Activity 1:
In the passage about a woman and her parents, what place had she been away from for many years?
Activity 2:
Carry the passage about a woman and her parents forward from its final sentence.

Text block:

It was easy to endorse radical individualism – an originalist, fundamentalist expression of God-given human nature – and object to ‘Compassion, Community, Collaboration – the three C’s mantra of secular idealism. To follow human nature’s dictates – territorialism, aggression, self-interest and implacable self-defense – was both a statement of will and a statement of faith.
Yet the older she got, the more troubled she became. Despite many years away from New Brighton, she found that distance had made little difference. She was the same girl who had left her parents but found herself in late middle age depressingly just like them - her mother’s deliberateness, a streak of her father’s bad attitude, their squabbling. She turned off lights like her father, got moody and irritable like her mother, and never ever got rid of her parents’ nagging Catholicism.
On second thought, however, her father’s Republicanism might not have been the tepid affair she had thought, and a much more important foreshadowing of Buckley, Reagan, and the Bushes. In is own temperate way he was defiant and contemptuous of New Deal socialism, an originalist thinker who dismissed secularism as deflective of Enlightenment and Early American principles of a faith-based republic, and a firm believer in the conservative ethos of social stability, national culture, enterprise, and opportunity.
Her mother’s rectitude, insistence on family integrity, honesty, and centrality was not the often caricatured expression of a frustrated 50s housewife, chattel to her husband, tied to Kinder, Küche, Kirche, and helplessly dependent; but a principled commitment to history. Her defense of social fundamentalism was no different from that of any era and no less important.

Data listing:

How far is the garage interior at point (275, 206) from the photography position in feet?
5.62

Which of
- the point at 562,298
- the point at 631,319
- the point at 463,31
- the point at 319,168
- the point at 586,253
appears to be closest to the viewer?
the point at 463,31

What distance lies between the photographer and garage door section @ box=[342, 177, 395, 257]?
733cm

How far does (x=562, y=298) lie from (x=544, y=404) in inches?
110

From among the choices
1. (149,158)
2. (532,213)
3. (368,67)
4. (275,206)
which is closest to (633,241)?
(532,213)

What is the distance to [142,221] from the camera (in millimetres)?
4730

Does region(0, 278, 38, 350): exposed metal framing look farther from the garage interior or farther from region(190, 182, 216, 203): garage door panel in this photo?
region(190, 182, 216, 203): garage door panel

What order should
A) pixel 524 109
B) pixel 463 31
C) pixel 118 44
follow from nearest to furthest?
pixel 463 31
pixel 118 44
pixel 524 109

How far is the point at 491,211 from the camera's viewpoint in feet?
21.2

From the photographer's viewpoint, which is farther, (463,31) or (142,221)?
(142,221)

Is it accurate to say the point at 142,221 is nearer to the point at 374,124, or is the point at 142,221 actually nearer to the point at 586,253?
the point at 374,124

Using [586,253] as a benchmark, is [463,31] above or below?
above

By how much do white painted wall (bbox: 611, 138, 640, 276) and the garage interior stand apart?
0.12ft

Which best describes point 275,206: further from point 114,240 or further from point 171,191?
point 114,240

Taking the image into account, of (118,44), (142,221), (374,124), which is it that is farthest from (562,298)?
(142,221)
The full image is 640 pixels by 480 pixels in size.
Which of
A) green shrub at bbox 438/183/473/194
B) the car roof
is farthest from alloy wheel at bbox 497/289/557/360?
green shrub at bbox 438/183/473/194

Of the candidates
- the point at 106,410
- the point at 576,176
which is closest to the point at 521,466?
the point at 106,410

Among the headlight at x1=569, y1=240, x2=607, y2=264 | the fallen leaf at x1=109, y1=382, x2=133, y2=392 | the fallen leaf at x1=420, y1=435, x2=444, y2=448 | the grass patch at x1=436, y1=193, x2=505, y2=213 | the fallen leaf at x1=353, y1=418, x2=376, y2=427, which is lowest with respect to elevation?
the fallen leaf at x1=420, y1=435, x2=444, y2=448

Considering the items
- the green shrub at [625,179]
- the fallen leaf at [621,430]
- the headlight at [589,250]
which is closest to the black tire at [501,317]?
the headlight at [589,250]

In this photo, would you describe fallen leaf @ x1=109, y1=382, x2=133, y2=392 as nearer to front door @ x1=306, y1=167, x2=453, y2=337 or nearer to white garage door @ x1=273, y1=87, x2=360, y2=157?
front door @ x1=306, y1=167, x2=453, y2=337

Task output 1:
New Brighton

Task output 2:
More surprisingly, Charity herself had become more like her parents than she ever thought possible – more like her reflective recasting of them than her adolescent impressions of course, but like them nonetheless. Her social trajectory was not a trajectory at all but a circle. Not only had she not removed all traces of New Brighton from her life, dismissed genetic probability as a possibility, and permanently marginalized her parents from influence; she had adopted, endorsed, and welcomed all that they were. She even embraced the silly, bothersome parts of growing up – patent leather shoes, organza communion dresses, permanents, and manners – the details which made her story more interesting. What were the principles and foundational beliefs of the 50s if they weren’t dressed in frilly clothes and discussed over a proper dinner?
Charity turned out more moody than her mother, with a mean streak far meaner than her father’s, with a sense of practicality and trust taught by both parents, and a need for religious inquiry which certainly had been an unexpected by-product of the nuns, Catechism, and the Mass.
In short, she could have saved herself a lot of time, effort, and impatience had she gotten the message earlier on. Despite the idealism of the 60s, the belief that change is possible, and a hopeful idealism that through change comes progress, Charity fell back into her old ways and the ways of her parents. The hand of cards she was dealt was neither good nor bad, no cause for joy or regrets, just a hand. She came to all this late, but not too late to go back to New Brighton before her mother and father died. Better late than never, of course, but in Charity’s case it was more than family dinners. It was conclusion and confirmation.